Excerpted data =
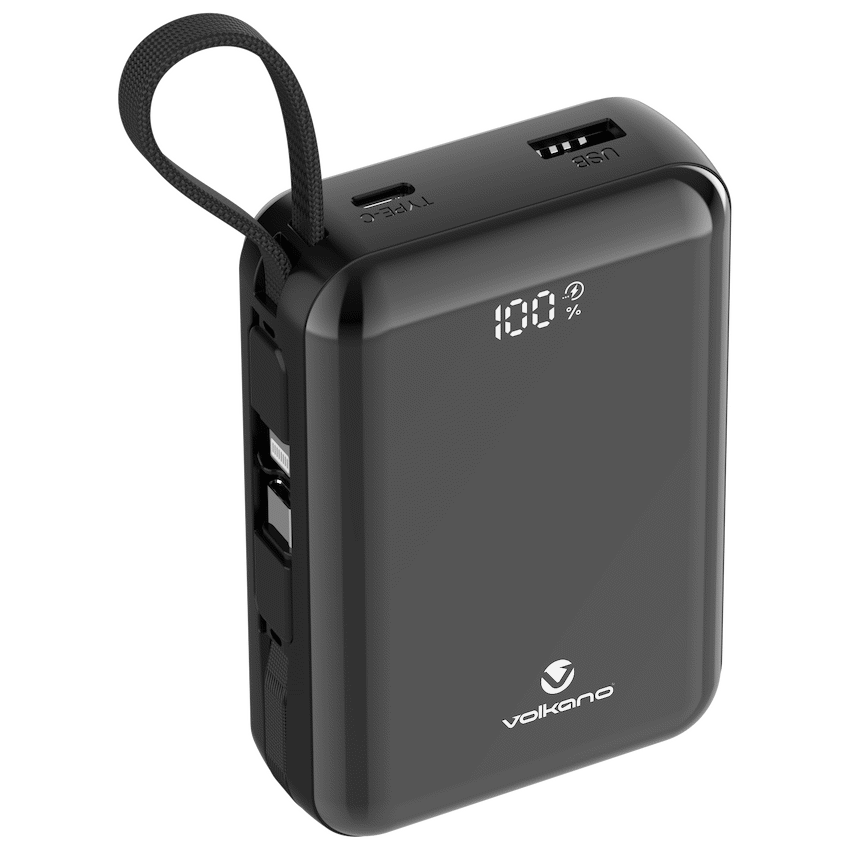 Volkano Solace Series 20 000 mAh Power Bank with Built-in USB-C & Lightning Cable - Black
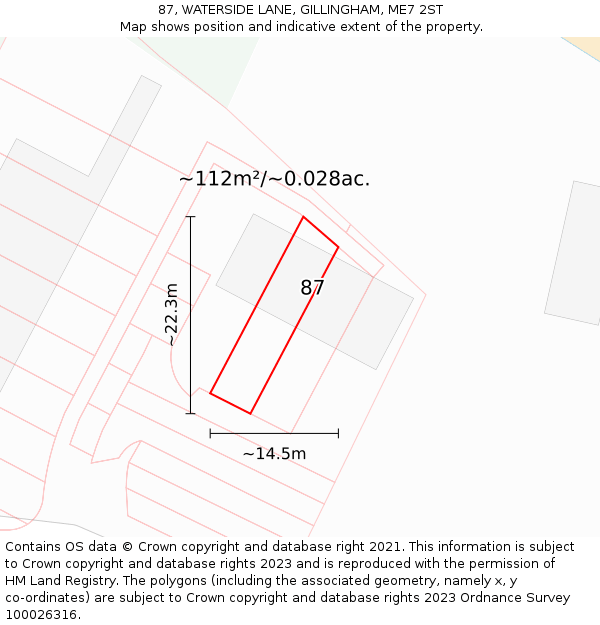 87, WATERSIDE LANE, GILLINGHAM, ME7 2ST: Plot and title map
--
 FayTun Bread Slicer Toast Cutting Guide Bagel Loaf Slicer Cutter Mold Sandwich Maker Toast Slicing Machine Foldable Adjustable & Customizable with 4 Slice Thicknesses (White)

What the exercise asks = What do the entries above read from the line containing "Volkano Solace Series" through the line containing "87, WATERSIDE LANE, GILLINGHAM, ME7"? Output those lines exactly, both ends included, with the pictures left out.

The answer =
 Volkano Solace Series 20 000 mAh Power Bank with Built-in USB-C & Lightning Cable - Black
 87, WATERSIDE LANE, GILLINGHAM, ME7 2ST: Plot and title map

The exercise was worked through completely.